Given instruction 1: In the bug discussion, what does adding a sleep seem to improve?

Source excerpt:

:::::

Not if the issue is the slowness of the vms, and that's what's most probably (as adding a sleep seems to improve the passing rate). So if it's some kind of race issue between the engine, the hosts and the storage that is really hard to reproduce on real hardware, and if you want to reproduce using vms, well, you already have lago for that.
About the api calls that you request, they are already in the logs that were provided long ago, plus a lot of other info that might be helpful with the investigation, if you need anything else, please just ask for it.
(In reply to David Caro from comment #23) > About the api calls that you request, they are already in the logs that were > provided long ago, plus a lot of other info that might be helpful with the > investigation, if you need anything else, please just ask for it. Again - a reproduction. I am not about to install lago or mine through MBs of logs in an attempt to reverse engineer a flow that may or may not be valid. Provide a /simple/ reproduction, let's make sure it works in a real env, and then move on.
Why are you not willing to install lago? I can provide you (already gave you access before) to an already initialized setup if you are not willing to run lago yourself.

:::::

Records supplied:
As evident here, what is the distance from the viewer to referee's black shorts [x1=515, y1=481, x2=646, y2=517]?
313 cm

:::::

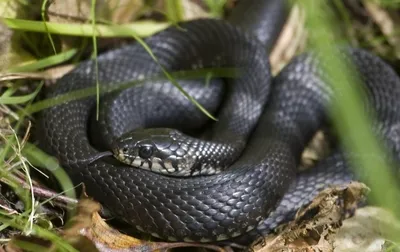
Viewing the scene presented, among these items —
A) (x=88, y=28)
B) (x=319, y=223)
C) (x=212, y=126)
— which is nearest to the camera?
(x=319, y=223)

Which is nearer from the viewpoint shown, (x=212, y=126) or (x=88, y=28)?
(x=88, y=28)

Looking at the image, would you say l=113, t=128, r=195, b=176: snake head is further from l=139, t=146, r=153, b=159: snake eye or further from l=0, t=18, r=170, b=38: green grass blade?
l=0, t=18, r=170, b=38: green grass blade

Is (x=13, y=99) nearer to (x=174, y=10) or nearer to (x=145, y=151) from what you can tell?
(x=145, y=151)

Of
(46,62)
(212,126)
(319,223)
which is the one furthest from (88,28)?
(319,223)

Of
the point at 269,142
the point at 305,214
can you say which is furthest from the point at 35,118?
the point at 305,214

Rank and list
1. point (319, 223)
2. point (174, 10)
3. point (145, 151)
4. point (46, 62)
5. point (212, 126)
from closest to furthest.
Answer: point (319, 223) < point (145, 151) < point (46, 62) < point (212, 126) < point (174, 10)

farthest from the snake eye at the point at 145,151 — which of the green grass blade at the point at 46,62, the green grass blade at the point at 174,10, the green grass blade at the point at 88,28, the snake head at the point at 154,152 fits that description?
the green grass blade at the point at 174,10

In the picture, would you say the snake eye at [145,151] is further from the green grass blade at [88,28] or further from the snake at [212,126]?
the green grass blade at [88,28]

:::::

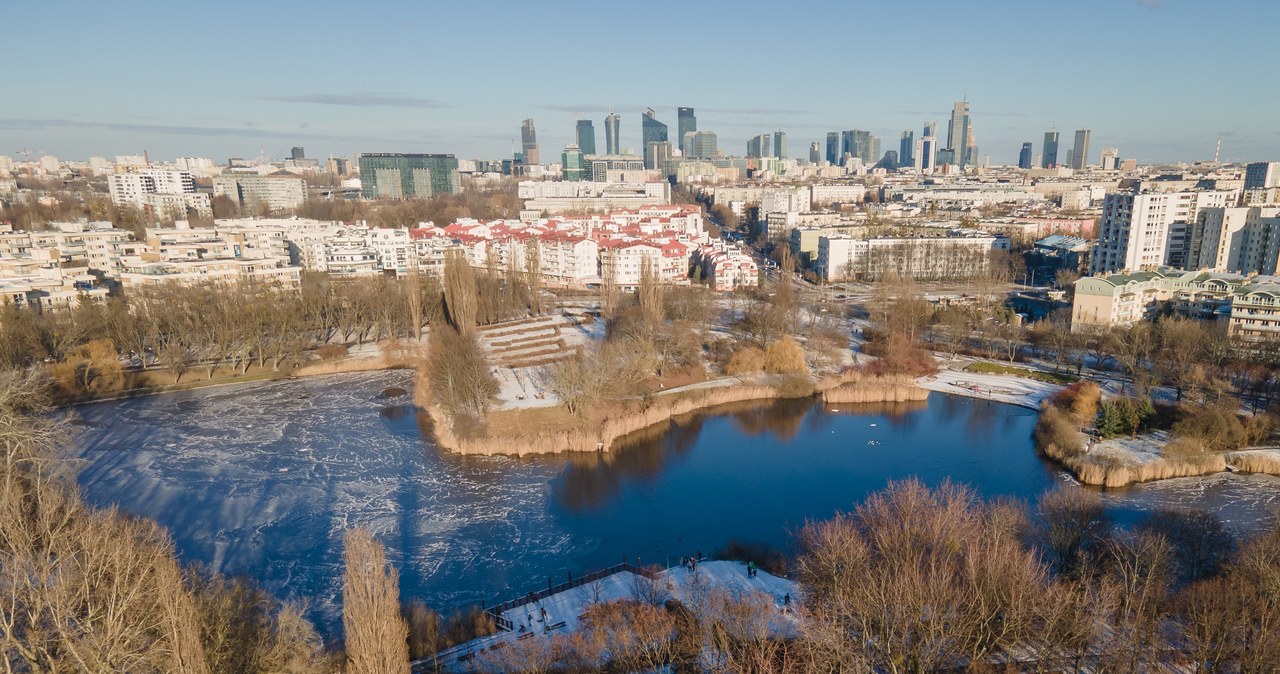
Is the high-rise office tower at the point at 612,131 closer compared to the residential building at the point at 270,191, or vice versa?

:::::

Given instruction 2: Copy out the lines of the listing verbatim, starting at the line containing "Viewing the scene" and ending at the line containing "Answer: point (319, 223)".

Expected output 1: The passing rate.

Expected output 2:
Viewing the scene presented, among these items —
A) (x=88, y=28)
B) (x=319, y=223)
C) (x=212, y=126)
— which is nearest to the camera?
(x=319, y=223)

Which is nearer from the viewpoint shown, (x=212, y=126) or (x=88, y=28)?
(x=88, y=28)

Looking at the image, would you say l=113, t=128, r=195, b=176: snake head is further from l=139, t=146, r=153, b=159: snake eye or further from l=0, t=18, r=170, b=38: green grass blade?
l=0, t=18, r=170, b=38: green grass blade

Is (x=13, y=99) nearer to (x=174, y=10) or nearer to (x=145, y=151) from what you can tell?
(x=145, y=151)

Of
(46,62)
(212,126)
(319,223)
which is the one furthest from (88,28)?
(319,223)

Of
the point at 269,142
the point at 305,214
can you say which is furthest from the point at 35,118?
the point at 305,214

Rank and list
1. point (319, 223)
2. point (174, 10)
3. point (145, 151)
4. point (46, 62)
5. point (212, 126)
from closest to furthest.
Answer: point (319, 223) < point (145, 151) < point (46, 62) < point (212, 126) < point (174, 10)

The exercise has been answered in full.